(AINDA) LEMBRO DE MARIO QUINTANA
Observo que as casas
nesse bairro têm janelas sem cortinas. Janelas de vidro que desnudam a vida de
seus habitantes. São toscas casas dos simples de coração. Eles, os homens e
algumas mulheres, regressam de seus afazeres. Fatigados pelo trabalho. São
acolhidos pelas casas abertas à sua presença. Nesse momento, eu os invejo.
Tanto de mim queria ser um deles. Imersos na absoluta simplicidade das coisas
que se repetem, sem maior profundidade.
Faz um tempo que não
venho aqui. Antes, eu costumava saber o caminho certo. Quase não sofria.
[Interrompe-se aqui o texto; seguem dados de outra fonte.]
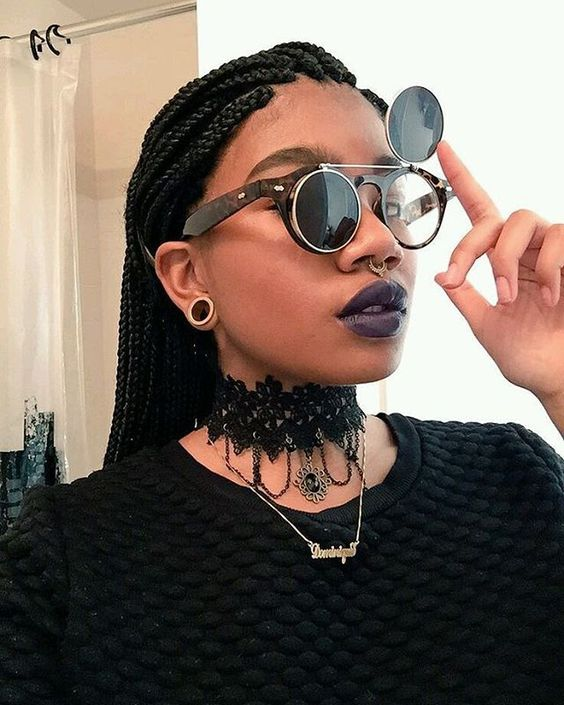 《Paint it black》 Examples of black smoke / afro-goth culture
Algumas memórias de amor mal curadas. Mas, era só. Agora é diferente. O sentido
profundo do sofrimento faz-me caminhar a esmo. Mesmo cansado. Perdido. Não paro
de andar.
É sempre noitinha
quando percebo esse ponto do caminho. Não totalmente escuro está ainda o
semblante. Mas o dia já não está aqui. Isso é claro, à minha percepção. Quando
se está aqui fora, a essa hora da tarde, a noite sempre é mais escura. -Mas, é
só por esse momento. Eu murmuro, baixinho, para mim, de mim mesmo.
Outro dia achei alguns
poemas de Mario Quintana. Já me disseram da tristeza difusa. Nome estranho para
uma sensação de percepção da dor (alheia), que se apossa de alguns (muitos)
momentos do meu dia. Mesmo que o sol esteja a pino. Tem uma poesia que fala dos
perigos do relógio. Esse animal feroz, segundo o poeta, que já lhe tomou três
gerações de sua família. A mim, já me tomou duas avós, dois avôs, um pai, e uma
tia (que eu me lembre).
Tem um outro poema que
fala do primeiro assassinato da sua alma. Disse, o poeta, que perdeu o jeito
que tinha antes de sorrir. E que de tempos em tempos, outro crime era
praticado, e que sempre levavam algo de seu ser. Mas, disse também de se
recusar a entregar o fogo sagrado, mesmo sendo um cadáver iluminado.
Sei que Fernando Pessoa
fala de um cadáver adiado. Nessa hora da noite, não sei se gostaria de me lembrar
de um cadáver: adiado ou atrasado. Gostei da parte do fogo sagrado. Também já
me tomaram muito. Mas, não o fogo sagrado...
Até lembro da primeira
vez, acho... De novo, o termo: hipótese diagnóstica: tristeza difusa. Era eu,
ensinando ao vigário a rezar a missa.
A primeira vez (...) em
Goiânia. Perdido numa periferia, cheia dessas casas de muros baixos e
interiores aparentes. Com crianças e mulheres (suas mães), de mãos dadas, pelas
calçadas, daquelas ruas. Horas, em coletivos meio vazios, de um domingo de
tarde. Lembrei até de Albert Camus. Aquela cena da sacada do prédio, em “O
Estrangeiro”. Digo, lembro agora. Naquela época, lia muito Direito
Constitucional e pouca literatura francesa.
Acredito que tenha sido
naquela primeira vez, que reparei nas casas de muro baixo e de janelas sem
cortinas. Eram as pessoas que voltavam a seus lares, vindo de seus afazeres,
alguns a trabalho, outros a lazer, naquela tarde vazia de um domingo em Goiânia.
Recordação, que até agora acreditava já perdida em uma lembrança difusa.